I dunno, he seems remarkably cognisant compared to most I've read.  I've seen problems on both sides of the fence.  Evolution is not a magic bullet.  It doesn't go from A to B to C like most bio text books would have you believe.  It's more like the course of a river or the flight of a swarm of bees.  The individual elements have no real goal, behaving wildly-- erratically-- stupidly.  The course of the river can bend and twitch wildly as it makes its way.  Yet the whole seems somehow to be directed, seems to have a clear goal and path.  Seems to.

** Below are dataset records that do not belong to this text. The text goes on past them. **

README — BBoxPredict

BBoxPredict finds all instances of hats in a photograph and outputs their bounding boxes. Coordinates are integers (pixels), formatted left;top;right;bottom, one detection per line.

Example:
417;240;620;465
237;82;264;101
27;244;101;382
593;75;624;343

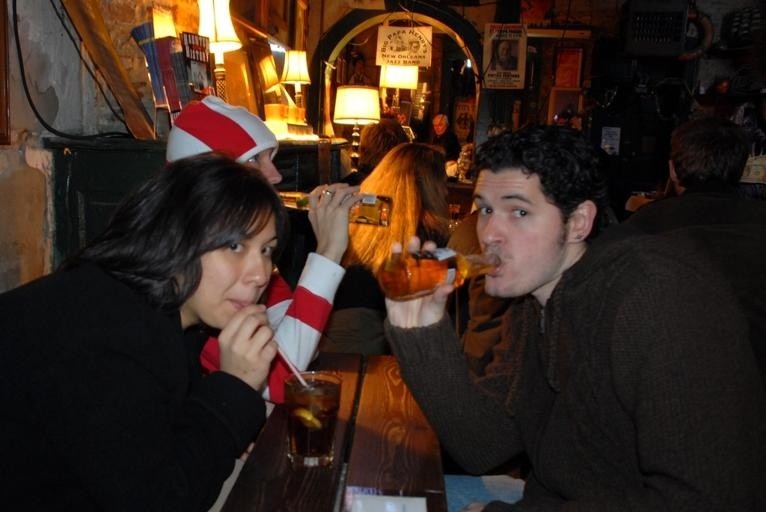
165;94;280;167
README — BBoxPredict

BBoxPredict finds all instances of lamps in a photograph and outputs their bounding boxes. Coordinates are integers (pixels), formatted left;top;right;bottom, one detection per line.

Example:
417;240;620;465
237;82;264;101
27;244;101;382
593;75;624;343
258;55;296;120
197;0;243;104
332;85;380;174
280;50;314;135
380;63;419;116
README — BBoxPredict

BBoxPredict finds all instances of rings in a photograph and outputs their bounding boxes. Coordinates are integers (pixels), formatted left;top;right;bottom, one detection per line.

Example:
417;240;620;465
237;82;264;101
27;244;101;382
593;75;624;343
322;191;334;196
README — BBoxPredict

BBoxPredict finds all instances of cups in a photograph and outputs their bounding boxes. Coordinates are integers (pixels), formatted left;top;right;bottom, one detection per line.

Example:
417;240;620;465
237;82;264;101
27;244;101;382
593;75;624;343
448;203;459;229
283;371;340;469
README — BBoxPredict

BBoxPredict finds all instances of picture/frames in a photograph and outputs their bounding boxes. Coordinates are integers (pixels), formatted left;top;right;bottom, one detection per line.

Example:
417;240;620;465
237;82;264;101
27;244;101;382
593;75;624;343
552;46;583;88
547;87;585;129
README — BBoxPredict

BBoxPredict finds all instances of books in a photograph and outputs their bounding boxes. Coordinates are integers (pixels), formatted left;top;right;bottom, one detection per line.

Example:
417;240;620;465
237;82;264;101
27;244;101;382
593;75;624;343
130;20;213;128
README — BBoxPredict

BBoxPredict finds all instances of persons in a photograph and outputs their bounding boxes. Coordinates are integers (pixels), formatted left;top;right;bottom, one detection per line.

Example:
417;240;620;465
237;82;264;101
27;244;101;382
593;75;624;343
492;42;518;72
446;210;524;379
429;114;461;164
162;93;368;409
616;115;766;366
0;147;292;512
278;142;469;361
377;125;766;510
337;116;412;192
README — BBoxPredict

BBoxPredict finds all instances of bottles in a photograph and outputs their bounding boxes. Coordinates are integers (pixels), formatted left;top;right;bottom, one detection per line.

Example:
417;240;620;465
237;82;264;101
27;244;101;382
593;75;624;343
273;190;394;226
377;251;502;302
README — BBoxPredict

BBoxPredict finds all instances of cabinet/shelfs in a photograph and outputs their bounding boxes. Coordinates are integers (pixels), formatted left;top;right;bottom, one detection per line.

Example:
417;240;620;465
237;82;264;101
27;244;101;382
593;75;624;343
46;138;340;280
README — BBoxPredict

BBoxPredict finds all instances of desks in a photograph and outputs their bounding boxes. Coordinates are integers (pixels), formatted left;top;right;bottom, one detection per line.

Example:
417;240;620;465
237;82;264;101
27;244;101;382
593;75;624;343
220;352;445;512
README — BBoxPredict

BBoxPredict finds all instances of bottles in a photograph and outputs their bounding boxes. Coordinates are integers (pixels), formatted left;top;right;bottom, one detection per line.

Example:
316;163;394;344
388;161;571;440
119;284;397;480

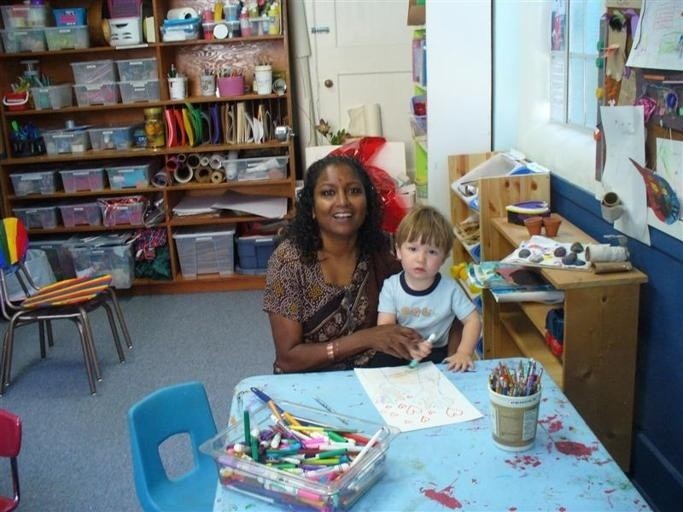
202;0;279;40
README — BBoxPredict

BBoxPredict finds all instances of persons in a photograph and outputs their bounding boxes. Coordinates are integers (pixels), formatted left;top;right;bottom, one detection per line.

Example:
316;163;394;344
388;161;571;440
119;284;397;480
262;154;422;374
377;206;482;373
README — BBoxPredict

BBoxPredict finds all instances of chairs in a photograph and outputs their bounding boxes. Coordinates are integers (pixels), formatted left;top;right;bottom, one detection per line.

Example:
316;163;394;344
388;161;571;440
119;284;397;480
0;412;21;512
1;218;132;396
127;379;220;511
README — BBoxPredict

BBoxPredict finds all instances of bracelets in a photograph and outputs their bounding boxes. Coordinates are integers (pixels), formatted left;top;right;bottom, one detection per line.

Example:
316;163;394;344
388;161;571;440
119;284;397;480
326;341;334;364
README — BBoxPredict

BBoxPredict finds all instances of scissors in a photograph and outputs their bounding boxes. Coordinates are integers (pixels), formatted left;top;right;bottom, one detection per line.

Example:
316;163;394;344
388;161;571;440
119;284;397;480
12;121;44;155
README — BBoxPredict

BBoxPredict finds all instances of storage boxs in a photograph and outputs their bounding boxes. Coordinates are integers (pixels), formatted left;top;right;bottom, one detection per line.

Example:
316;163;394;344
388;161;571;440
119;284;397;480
233;233;280;277
171;225;236;278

Many AntiDarwinists, on the other hand, make the same mistake that the Darwinists do-- saying that there is a clear and evident path from A to B to C, and it therefore must be an intelligent force at work.

They're both wrong!  The movement from A to B to C is simply the high level abstraction that we like to pigeonhole our reality into.  The nice strict lines of "species" don't exist.    The actual movement is more along the lines of A to Q and Pi, and from Pi back to A, then up and over to Cleveland...  Absolutely nonsensical.  Random.  Yet the emergent properties somehow form relatively directed processes.

I don't think the argument should be for or against evolution.  The better argument should be wether evolution is directed, seeded, or absolutely self-directing.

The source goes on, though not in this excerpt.